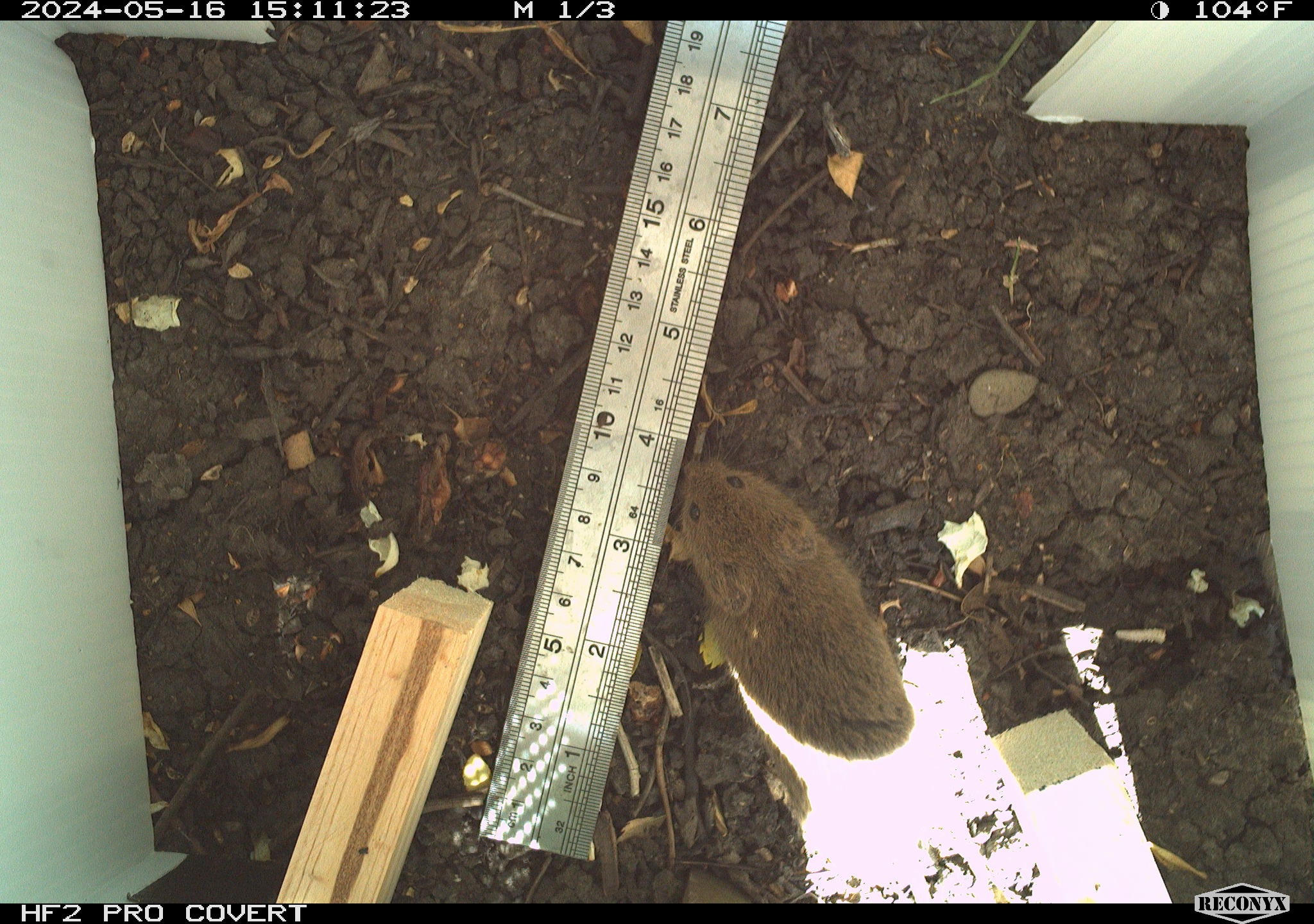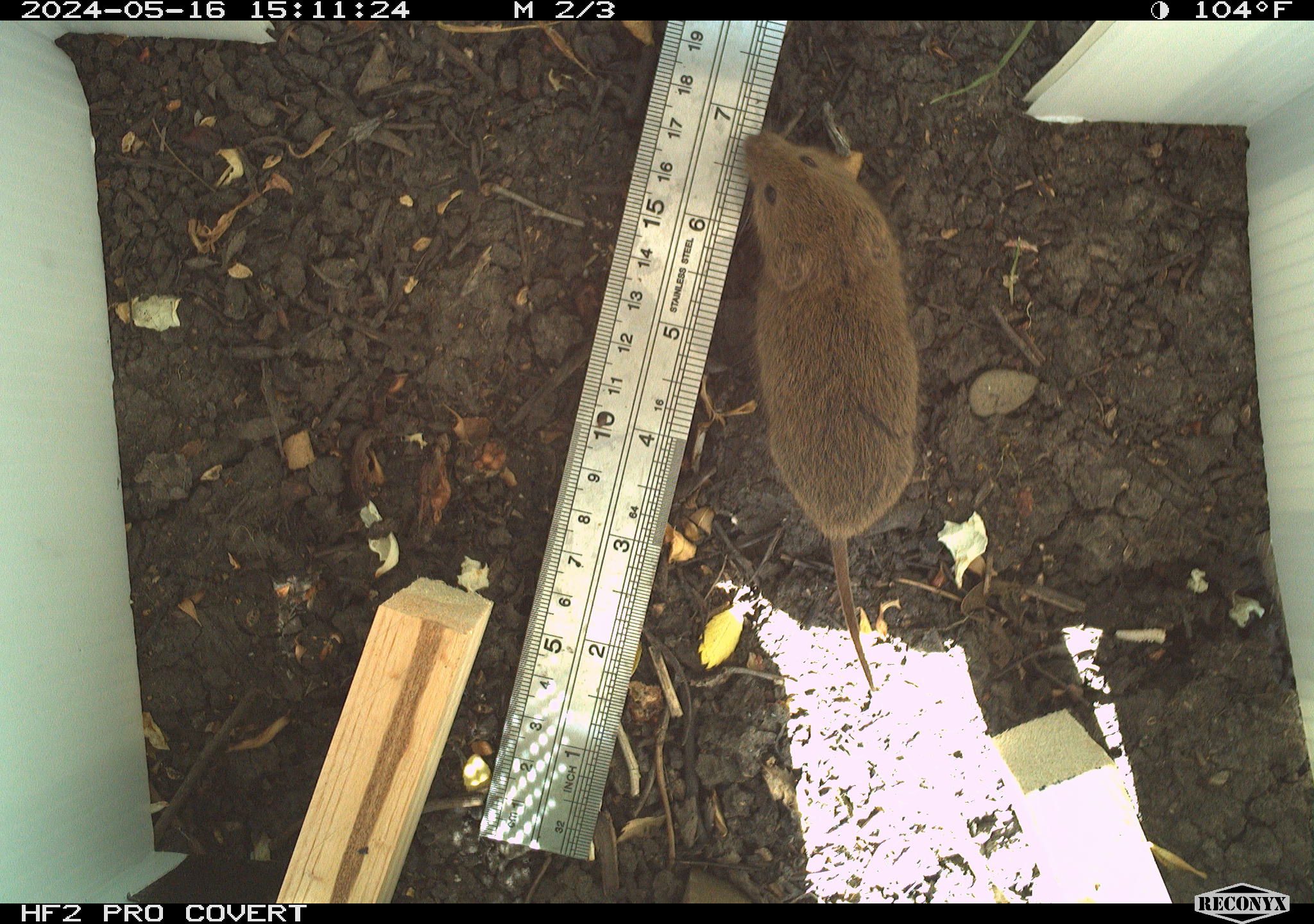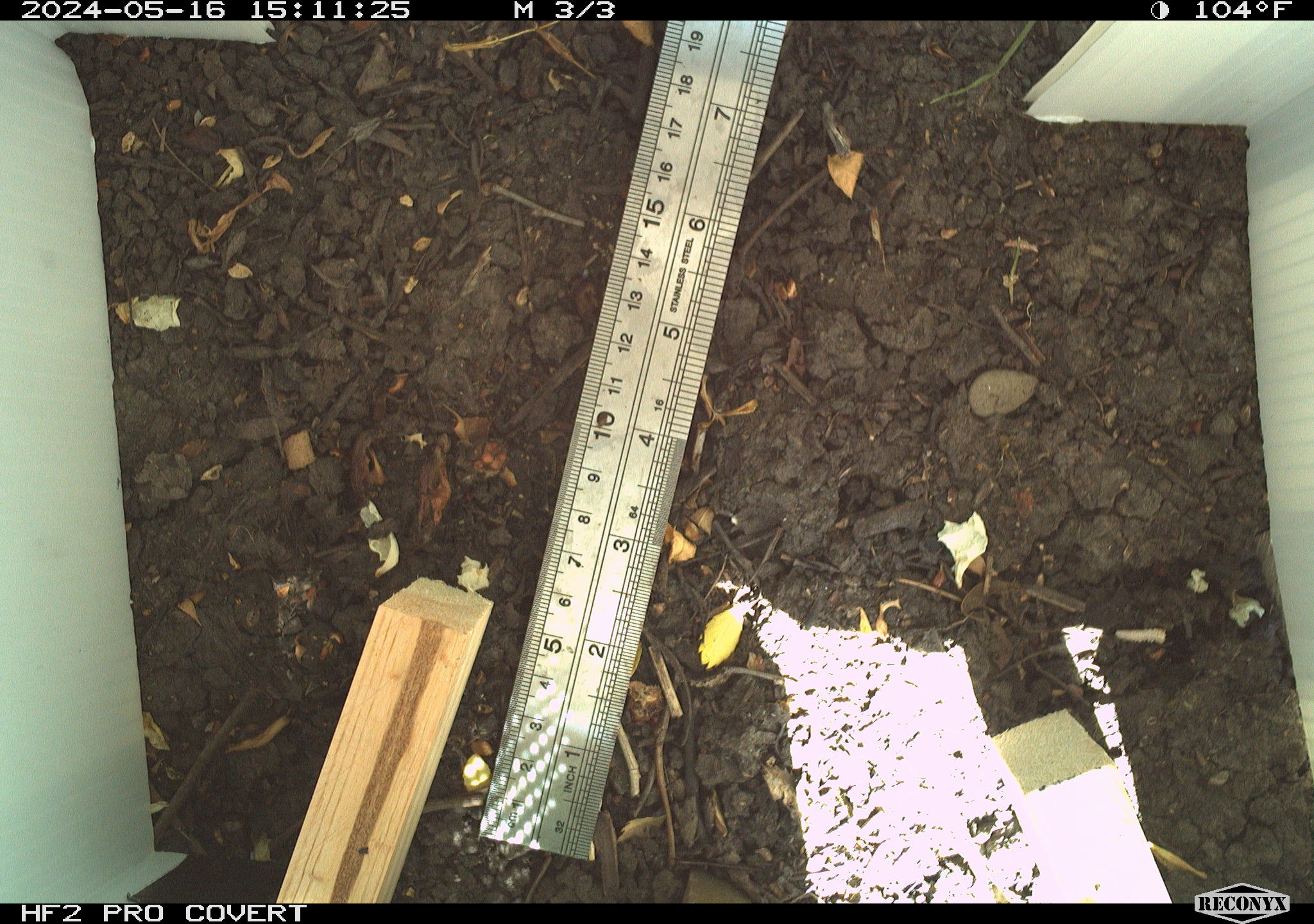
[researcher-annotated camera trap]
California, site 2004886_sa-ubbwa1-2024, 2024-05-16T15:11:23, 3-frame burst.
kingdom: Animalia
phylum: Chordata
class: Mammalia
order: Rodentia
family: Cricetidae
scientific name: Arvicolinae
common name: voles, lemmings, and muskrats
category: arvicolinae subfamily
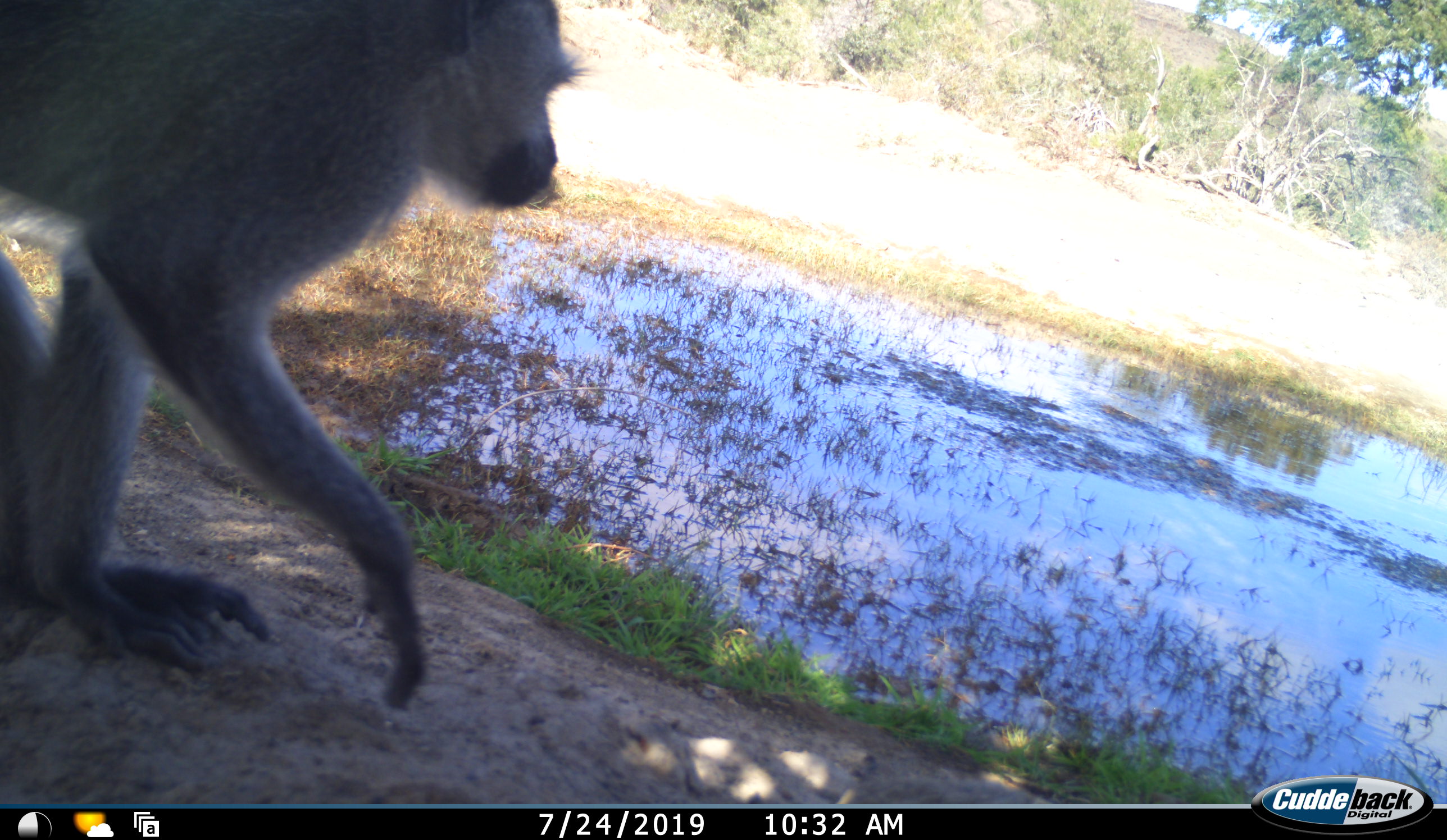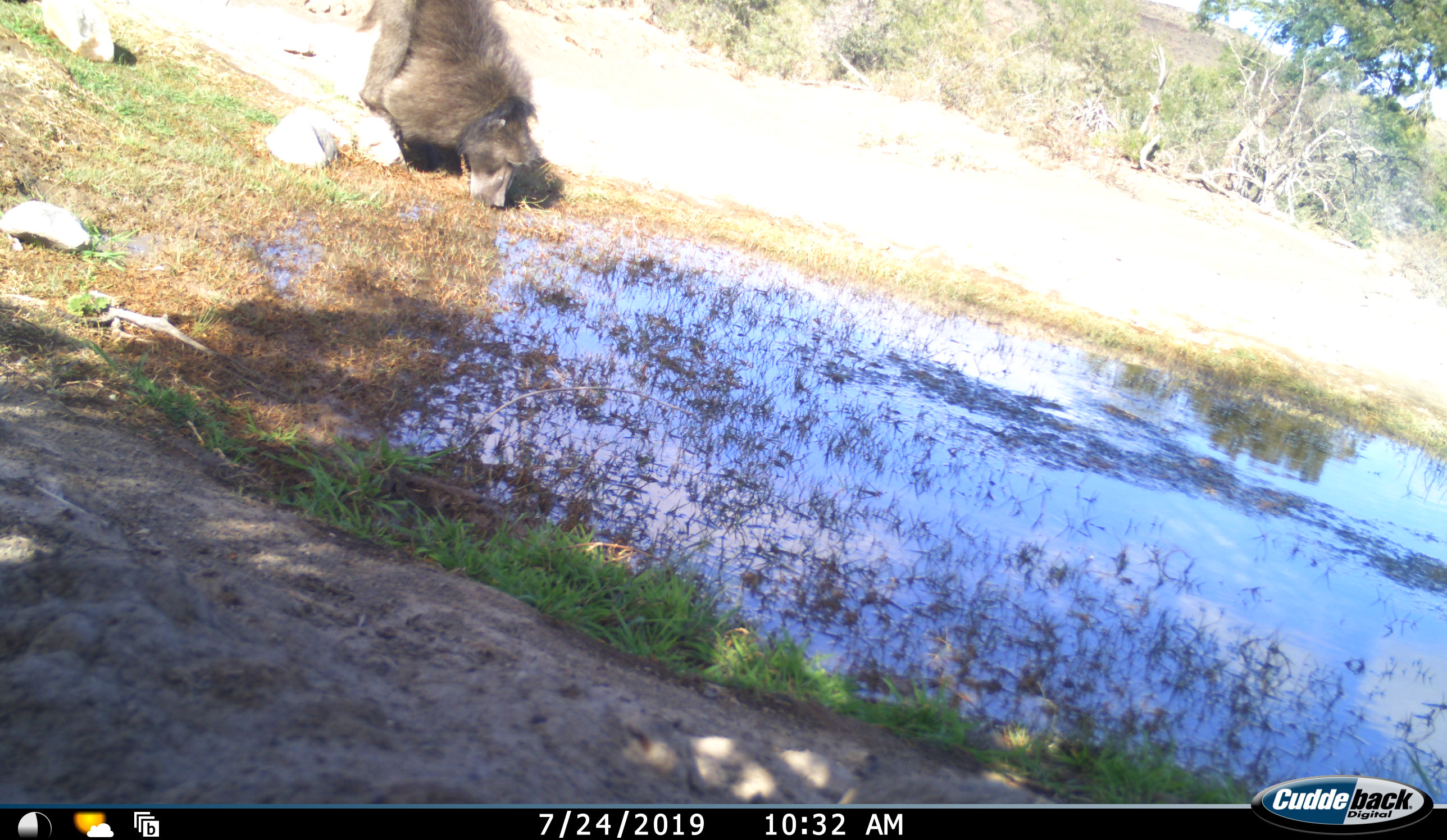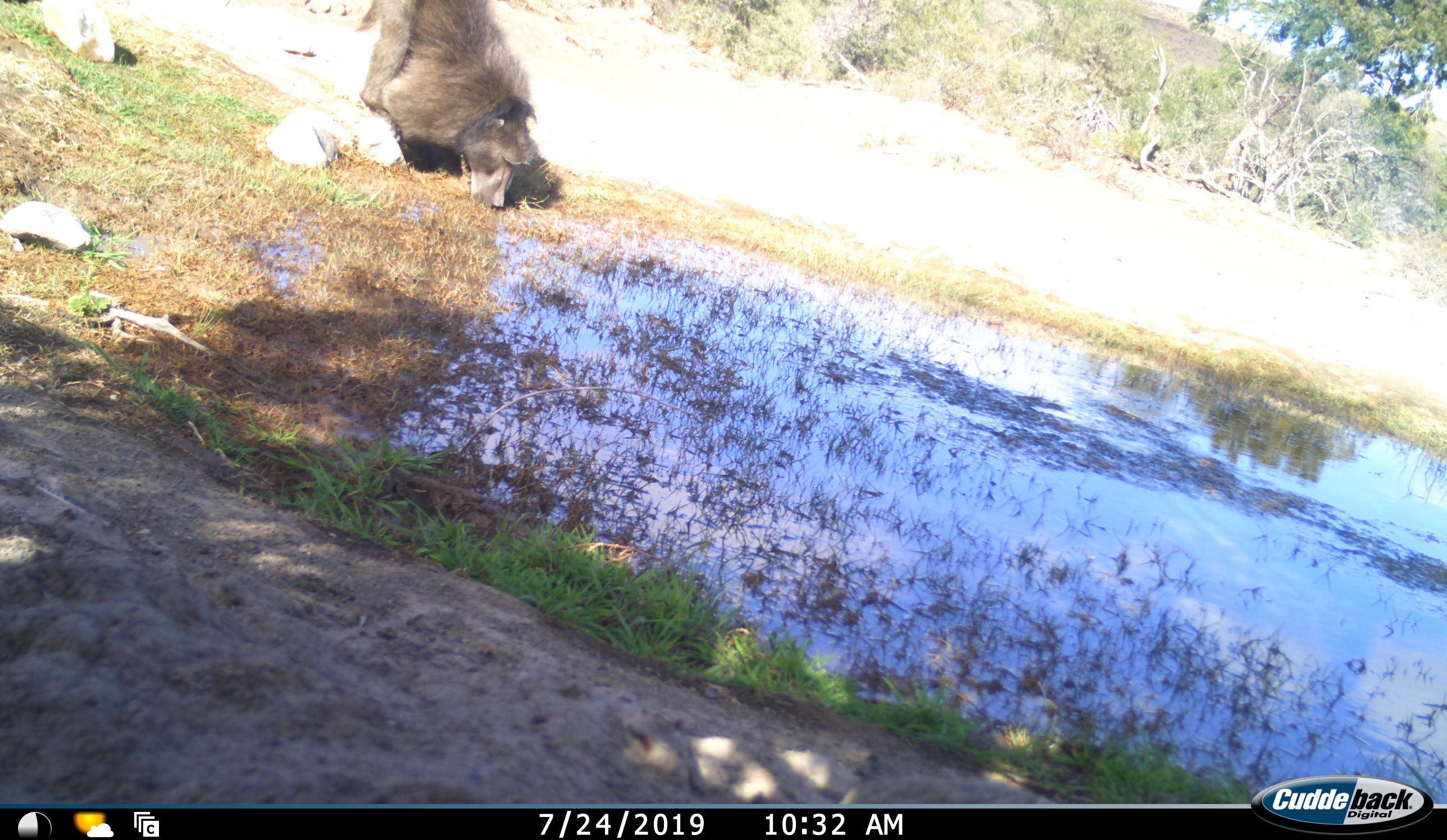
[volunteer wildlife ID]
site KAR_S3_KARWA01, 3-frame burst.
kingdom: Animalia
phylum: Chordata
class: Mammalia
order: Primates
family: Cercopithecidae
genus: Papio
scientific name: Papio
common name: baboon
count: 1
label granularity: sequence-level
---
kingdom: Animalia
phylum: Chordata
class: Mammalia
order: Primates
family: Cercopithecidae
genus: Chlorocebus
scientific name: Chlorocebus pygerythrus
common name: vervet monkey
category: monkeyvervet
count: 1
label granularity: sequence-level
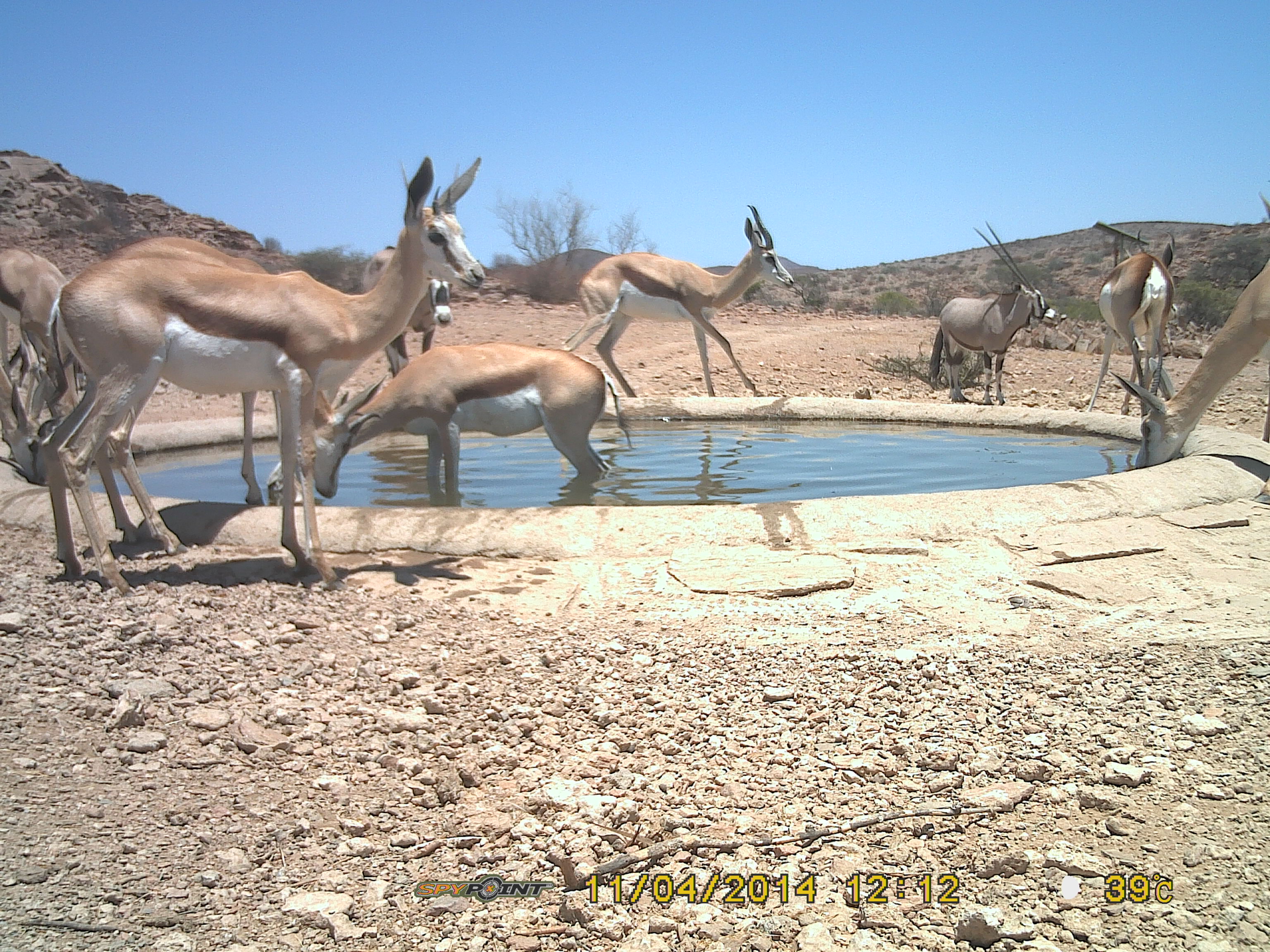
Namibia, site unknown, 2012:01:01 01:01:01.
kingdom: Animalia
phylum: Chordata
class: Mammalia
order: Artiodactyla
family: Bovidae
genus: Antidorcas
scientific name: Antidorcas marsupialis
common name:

__Task details__
Drop the images; copy every entry above exactly.

__The completed task__
[researcher-annotated camera trap]
California, site 2004886_sa-ubbwa1-2024, 2024-05-16T15:11:23, 3-frame burst.
kingdom: Animalia
phylum: Chordata
class: Mammalia
order: Rodentia
family: Cricetidae
scientific name: Arvicolinae
common name: voles, lemmings, and muskrats
category: arvicolinae subfamily
[volunteer wildlife ID]
site KAR_S3_KARWA01, 3-frame burst.
kingdom: Animalia
phylum: Chordata
class: Mammalia
order: Primates
family: Cercopithecidae
genus: Papio
scientific name: Papio
common name: baboon
count: 1
label granularity: sequence-level
---
kingdom: Animalia
phylum: Chordata
class: Mammalia
order: Primates
family: Cercopithecidae
genus: Chlorocebus
scientific name: Chlorocebus pygerythrus
common name: vervet monkey
category: monkeyvervet
count: 1
label granularity: sequence-level
Namibia, site unknown, 2012:01:01 01:01:01.
kingdom: Animalia
phylum: Chordata
class: Mammalia
order: Artiodactyla
family: Bovidae
genus: Antidorcas
scientific name: Antidorcas marsupialis
common name:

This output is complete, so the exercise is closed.